The government faces competition from South Korea when helping local businesses secure infrastructure contracts in Southeast Asian nations as it pushes the New Southbound Policy, a source familiar with the matter said yesterday.
The source, who requested anonymity, said that South Korea has been “ambitiously” preparing plans to win infrastructure construction bids in Southeast Asia for a long time.
Nonetheless, the government has managed to help Taiwanese enterprises land opportunities in Vietnam, the source said, adding that would to soon initiate talks for local corporations to undertake infrastructure construction projects.
India and Myanmar also have plenty of opportunities for Taiwanese companies to build public works, the source said.
Indonesia, which comprises more than 170,000 islands, is seeking to upgrade its shipbuilding industry and has expressed its willingness to collaborate with Taiwanese shipbuilders, the source said.

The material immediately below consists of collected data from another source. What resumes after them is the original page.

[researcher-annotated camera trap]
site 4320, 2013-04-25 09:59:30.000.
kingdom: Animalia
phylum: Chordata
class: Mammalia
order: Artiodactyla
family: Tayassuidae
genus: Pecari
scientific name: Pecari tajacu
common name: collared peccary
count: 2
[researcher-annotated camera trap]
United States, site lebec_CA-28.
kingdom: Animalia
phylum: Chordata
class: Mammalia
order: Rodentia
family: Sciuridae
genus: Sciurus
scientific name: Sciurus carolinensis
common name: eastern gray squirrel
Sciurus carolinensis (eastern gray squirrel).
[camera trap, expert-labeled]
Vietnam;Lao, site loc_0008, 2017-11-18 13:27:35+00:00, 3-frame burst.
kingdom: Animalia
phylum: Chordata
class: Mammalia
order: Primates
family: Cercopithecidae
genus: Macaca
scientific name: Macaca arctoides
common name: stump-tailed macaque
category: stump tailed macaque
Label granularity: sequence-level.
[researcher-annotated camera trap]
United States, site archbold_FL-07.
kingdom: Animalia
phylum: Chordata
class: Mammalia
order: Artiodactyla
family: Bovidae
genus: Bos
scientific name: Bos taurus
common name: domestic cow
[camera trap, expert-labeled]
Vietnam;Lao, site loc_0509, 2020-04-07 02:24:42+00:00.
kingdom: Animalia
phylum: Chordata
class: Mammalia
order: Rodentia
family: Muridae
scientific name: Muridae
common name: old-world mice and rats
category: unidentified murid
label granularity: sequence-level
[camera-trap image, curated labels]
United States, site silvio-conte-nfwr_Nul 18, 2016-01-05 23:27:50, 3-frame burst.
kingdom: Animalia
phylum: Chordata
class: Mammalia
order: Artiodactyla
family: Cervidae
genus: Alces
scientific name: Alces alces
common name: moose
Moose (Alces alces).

Meanwhile, Minister Without Portfolio John Deng (鄧振中), who oversees implementation of the southbound policy, said that even though the nation faces competition from China’s “One Belt, One Road” initiative, the New Southbound Policy would proceed as intended.
“They do their thing and we will do ours,” Deng said.
President Tsai Ing-wen (蔡英文) on Thursday during a meeting about the nation’s foreign economy and trade policies said that her administration would create a strategic financing mechanism for the southbound initiative, for which it would initially earmark US$3.5 billion.
The mechanism is to be used to expand collaboration with the nation’s diplomatic allies and help local businesses when bidding for infrastructure projects overseas, Tsai said.
The financing quota set by Tsai could be increased if the need arises, Deng said.
Local enterprises mainly look for opportunities to build harbors, roads and bridges, but other public works could also be profitable, he said.
He cited as an example CTCI Corp’s foray into power plant construction in the region, which he said has gone well.
However, CTCI landed those deals on its own, while the government aims to help local businesses land deals by opening up frontiers for them, Deng said.
A high-ranking official said that public works construction has an estimated market value of NT$8 trillion (US$265.3 billion), and that it would be impossible for Taiwanese firms to monopolize that sum.
Taiwanese businesses can only take a share of the profit and the government is determined to provide them with the necessary funds to do so, the official said.